◆ FRAGMENTO:
* * * * * * * * *

Lo cierto es que el ron, el tabaco, las gotas de pasiflora y los combinados de taurina y cafeína son de circulación legal, se expenden en cualquier tiendita y no hay un motivo racional por el cual establecer una distinción entre esos productos y la mariguana, la cual, junto con el opio, la morfina y la cocaína, fue usada en forma lícita en el país desde que la introdujeron los españoles, en el siglo XVI (es un error común pensar que la mota tiene origen prehispánico), hasta el 15 de marzo de 1920, fecha de publicación del decreto titulado “Disposiciones sobre el cultivo y comercio de productos que degeneren la raza”, en el cual se reguló el cultivo, la importación y el comercio de la amapola y sus derivados (opio, morfina, codeína y heroína) y se estableció la estricta prohibición del cultivo y comercio de cannabis.

* * * * * * * * *

◆ MATERIAL EXTRAÍDO:
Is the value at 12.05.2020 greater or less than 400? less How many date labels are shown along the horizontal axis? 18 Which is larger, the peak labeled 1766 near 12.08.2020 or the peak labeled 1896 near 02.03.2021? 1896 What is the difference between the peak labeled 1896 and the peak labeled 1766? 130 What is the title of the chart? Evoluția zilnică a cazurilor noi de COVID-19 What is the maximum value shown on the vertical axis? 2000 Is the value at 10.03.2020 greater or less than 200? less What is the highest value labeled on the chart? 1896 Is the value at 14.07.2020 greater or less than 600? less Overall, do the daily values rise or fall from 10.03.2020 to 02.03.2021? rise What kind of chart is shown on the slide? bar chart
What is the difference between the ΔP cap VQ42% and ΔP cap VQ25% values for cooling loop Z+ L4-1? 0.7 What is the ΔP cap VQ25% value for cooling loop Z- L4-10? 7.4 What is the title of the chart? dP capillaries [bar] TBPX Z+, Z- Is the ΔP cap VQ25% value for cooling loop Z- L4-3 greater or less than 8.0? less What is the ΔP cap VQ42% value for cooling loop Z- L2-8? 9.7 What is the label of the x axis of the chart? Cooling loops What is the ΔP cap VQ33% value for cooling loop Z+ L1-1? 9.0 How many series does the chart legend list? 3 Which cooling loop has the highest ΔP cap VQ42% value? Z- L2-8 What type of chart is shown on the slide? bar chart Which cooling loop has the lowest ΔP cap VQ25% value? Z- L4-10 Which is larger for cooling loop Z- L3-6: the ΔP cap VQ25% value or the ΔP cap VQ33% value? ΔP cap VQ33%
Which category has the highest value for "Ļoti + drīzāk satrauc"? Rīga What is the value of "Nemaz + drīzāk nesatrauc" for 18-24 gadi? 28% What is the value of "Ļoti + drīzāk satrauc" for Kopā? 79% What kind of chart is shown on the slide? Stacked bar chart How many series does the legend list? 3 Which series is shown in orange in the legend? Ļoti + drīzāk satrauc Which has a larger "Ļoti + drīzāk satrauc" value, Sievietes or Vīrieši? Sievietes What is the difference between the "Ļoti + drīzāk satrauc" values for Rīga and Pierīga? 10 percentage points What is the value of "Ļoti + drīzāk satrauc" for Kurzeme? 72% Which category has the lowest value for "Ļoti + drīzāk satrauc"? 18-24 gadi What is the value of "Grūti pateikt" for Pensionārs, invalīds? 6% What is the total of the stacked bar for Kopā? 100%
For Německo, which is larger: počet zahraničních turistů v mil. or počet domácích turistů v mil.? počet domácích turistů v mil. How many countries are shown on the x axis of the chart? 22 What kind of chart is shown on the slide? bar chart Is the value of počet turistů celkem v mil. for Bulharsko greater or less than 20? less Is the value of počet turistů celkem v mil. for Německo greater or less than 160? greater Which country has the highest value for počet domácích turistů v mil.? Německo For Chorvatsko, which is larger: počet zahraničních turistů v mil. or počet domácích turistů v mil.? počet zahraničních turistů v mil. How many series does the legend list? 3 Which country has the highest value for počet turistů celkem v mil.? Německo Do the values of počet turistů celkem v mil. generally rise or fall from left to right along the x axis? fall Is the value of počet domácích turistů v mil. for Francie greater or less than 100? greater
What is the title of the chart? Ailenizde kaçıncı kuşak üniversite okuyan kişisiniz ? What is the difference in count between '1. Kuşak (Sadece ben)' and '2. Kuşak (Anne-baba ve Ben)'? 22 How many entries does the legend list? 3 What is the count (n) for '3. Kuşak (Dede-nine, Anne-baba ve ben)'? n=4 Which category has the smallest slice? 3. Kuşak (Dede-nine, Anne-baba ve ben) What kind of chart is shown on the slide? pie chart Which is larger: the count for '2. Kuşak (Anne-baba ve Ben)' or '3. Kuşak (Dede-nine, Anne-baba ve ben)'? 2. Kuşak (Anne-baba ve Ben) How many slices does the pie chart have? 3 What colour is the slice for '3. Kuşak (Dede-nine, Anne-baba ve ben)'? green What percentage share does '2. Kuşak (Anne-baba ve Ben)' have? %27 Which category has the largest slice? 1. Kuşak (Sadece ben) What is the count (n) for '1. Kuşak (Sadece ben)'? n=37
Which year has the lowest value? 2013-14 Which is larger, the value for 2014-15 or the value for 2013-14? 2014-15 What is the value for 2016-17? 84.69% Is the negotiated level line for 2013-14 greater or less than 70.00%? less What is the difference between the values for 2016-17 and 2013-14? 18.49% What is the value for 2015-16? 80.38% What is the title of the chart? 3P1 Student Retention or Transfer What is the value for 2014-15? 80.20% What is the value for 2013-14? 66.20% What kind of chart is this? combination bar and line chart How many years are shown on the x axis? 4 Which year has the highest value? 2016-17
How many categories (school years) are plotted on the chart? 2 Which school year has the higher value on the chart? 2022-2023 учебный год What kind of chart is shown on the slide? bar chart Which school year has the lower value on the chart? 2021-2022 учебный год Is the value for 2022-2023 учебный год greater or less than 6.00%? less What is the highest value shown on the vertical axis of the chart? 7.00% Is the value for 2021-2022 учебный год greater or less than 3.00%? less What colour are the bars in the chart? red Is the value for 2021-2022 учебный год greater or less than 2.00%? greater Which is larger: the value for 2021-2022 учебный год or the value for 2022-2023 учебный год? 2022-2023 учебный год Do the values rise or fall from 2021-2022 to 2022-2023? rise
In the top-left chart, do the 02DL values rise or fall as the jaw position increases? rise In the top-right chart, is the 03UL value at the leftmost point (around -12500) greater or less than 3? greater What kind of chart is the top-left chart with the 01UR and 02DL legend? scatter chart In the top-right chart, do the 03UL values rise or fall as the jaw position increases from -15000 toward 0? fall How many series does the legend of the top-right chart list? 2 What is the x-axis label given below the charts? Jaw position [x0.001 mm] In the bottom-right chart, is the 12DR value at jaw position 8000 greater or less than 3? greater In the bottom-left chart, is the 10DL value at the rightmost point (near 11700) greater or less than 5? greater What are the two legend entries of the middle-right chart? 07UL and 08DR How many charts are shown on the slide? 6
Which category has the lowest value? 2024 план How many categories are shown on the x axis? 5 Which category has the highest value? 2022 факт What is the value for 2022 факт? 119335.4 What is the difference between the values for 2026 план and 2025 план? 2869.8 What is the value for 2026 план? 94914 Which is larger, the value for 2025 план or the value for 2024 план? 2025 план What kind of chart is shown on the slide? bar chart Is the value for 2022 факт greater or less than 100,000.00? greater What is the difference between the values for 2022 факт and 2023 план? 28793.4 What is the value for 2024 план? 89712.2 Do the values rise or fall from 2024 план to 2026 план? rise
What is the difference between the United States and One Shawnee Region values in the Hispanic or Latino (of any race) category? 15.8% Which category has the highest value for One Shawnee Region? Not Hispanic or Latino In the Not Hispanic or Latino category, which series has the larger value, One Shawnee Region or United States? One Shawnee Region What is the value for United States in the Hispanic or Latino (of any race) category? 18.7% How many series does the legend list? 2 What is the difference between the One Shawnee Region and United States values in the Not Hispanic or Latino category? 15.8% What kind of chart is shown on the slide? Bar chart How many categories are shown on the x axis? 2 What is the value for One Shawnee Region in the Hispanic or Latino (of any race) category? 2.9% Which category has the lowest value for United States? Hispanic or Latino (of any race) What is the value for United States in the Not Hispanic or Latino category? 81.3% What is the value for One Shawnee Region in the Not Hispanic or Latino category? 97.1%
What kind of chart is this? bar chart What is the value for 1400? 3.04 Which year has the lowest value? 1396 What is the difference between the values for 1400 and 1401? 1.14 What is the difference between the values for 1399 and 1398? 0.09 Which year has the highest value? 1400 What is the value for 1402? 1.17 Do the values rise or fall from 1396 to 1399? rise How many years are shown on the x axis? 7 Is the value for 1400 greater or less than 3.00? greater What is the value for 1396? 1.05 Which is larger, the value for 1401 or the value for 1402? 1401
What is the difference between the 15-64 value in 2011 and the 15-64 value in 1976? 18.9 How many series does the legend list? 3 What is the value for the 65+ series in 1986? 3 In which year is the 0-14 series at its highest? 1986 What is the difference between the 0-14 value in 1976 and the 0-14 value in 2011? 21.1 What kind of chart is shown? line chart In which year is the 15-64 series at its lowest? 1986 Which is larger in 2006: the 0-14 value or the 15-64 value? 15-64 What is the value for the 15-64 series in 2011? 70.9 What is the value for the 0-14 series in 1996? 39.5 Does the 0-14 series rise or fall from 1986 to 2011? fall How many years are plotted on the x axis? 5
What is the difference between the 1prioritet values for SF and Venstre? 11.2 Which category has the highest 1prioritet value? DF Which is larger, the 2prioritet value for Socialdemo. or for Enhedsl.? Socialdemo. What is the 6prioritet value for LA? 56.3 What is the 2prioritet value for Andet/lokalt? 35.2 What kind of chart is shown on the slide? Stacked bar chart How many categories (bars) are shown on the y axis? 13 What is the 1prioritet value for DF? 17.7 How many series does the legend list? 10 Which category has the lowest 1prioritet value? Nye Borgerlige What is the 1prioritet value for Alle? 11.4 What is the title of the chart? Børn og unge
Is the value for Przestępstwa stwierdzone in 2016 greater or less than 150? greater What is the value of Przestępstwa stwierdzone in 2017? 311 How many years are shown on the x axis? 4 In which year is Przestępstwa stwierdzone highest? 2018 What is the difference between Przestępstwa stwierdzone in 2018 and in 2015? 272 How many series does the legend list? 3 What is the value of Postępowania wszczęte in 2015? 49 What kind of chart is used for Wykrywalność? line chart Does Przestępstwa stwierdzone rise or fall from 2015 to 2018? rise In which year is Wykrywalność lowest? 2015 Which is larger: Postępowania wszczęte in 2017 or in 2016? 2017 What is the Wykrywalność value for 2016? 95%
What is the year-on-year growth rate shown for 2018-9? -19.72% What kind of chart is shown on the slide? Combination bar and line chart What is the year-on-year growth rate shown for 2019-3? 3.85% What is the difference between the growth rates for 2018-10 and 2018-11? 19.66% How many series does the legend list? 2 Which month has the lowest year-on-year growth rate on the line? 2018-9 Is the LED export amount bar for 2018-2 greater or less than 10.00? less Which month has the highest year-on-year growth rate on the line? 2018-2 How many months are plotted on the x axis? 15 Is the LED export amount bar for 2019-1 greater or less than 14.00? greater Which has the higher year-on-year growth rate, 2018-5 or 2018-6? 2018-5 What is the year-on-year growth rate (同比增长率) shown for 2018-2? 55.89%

* * * * * * * * *

◆ EJERCICIO:
Enumera todos los derivados de la amapola que el fragmento sobre la prohibición de la mariguana menciona en relación con el decreto de 1920.

◆ SOLUCIÓN DEL EJERCICIO:
Opio, morfina, codeína y heroína.